======== Dataset content ========

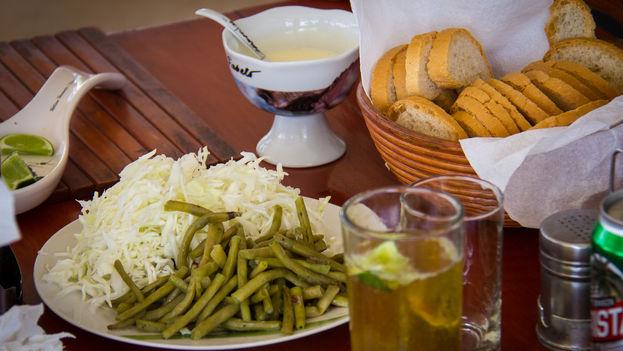 los cLos  cubanos priorizan las grasas, proteínas y azúcar, en detrimento del consumo de opciones sanas como vegetales y frutas.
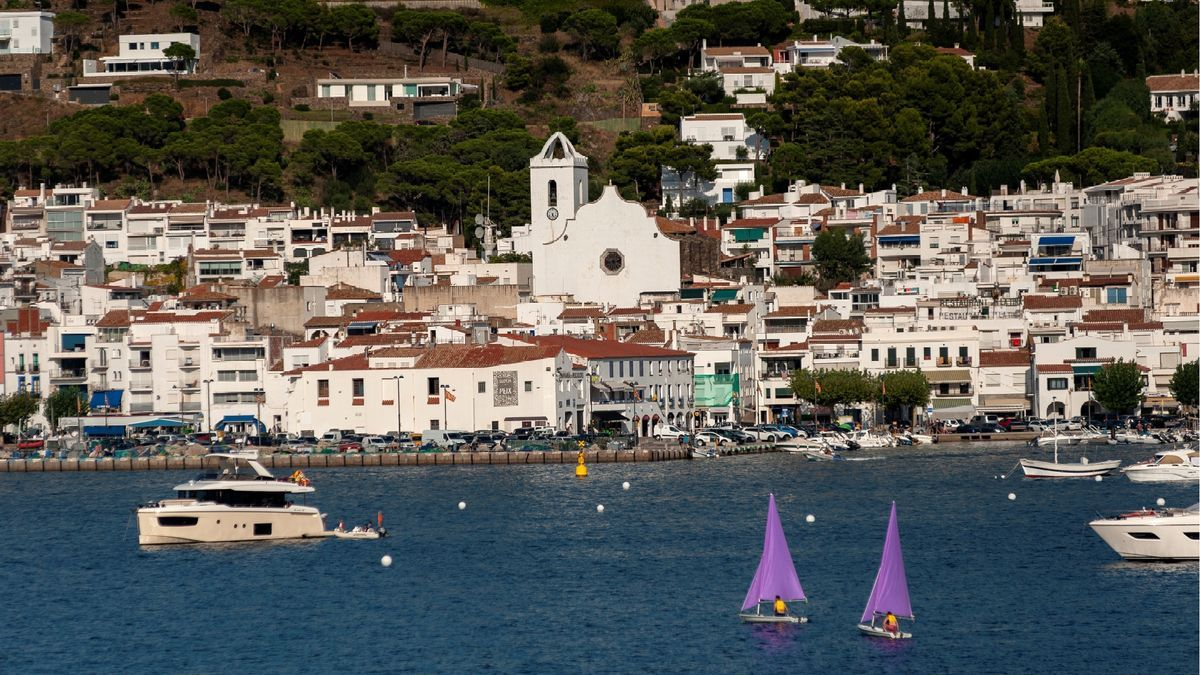 Les cases blanques i el blau del mar marquen el paisatge del poble.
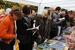 Книги на улицах                                          В этом году все чаще в Москве стали проходить камерные книжные фестивали и ярмарки. Самая заметная и впервые расположившаяся в центре столицы — «Бульвар читателей» — проходила на Никитском бульваре. Отличительная особенность этой и других подобных ярмарок (например, ставшего традиционным «Бу!феста» или стартовавших этой осенью «Книг в парках») — более низкие, чем в магазинах, цены, встречи с не коммерческими, но думающими авторами и активная направленность на читателя.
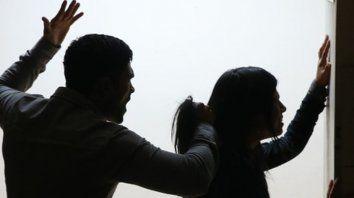 Golpiza. La joven fue sometida por parte de su pareja. El hombre actuó enfurecido.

========

[To do] Drop the pictures, then write out only the lines running from the one containing "Les cases blanques" through the last line above, both included, exactly.

[Solved problem]
 Les cases blanques i el blau del mar marquen el paisatge del poble.
 Книги на улицах                                          В этом году все чаще в Москве стали проходить камерные книжные фестивали и ярмарки. Самая заметная и впервые расположившаяся в центре столицы — «Бульвар читателей» — проходила на Никитском бульваре. Отличительная особенность этой и других подобных ярмарок (например, ставшего традиционным «Бу!феста» или стартовавших этой осенью «Книг в парках») — более низкие, чем в магазинах, цены, встречи с не коммерческими, но думающими авторами и активная направленность на читателя.
 Golpiza. La joven fue sometida por parte de su pareja. El hombre actuó enfurecido.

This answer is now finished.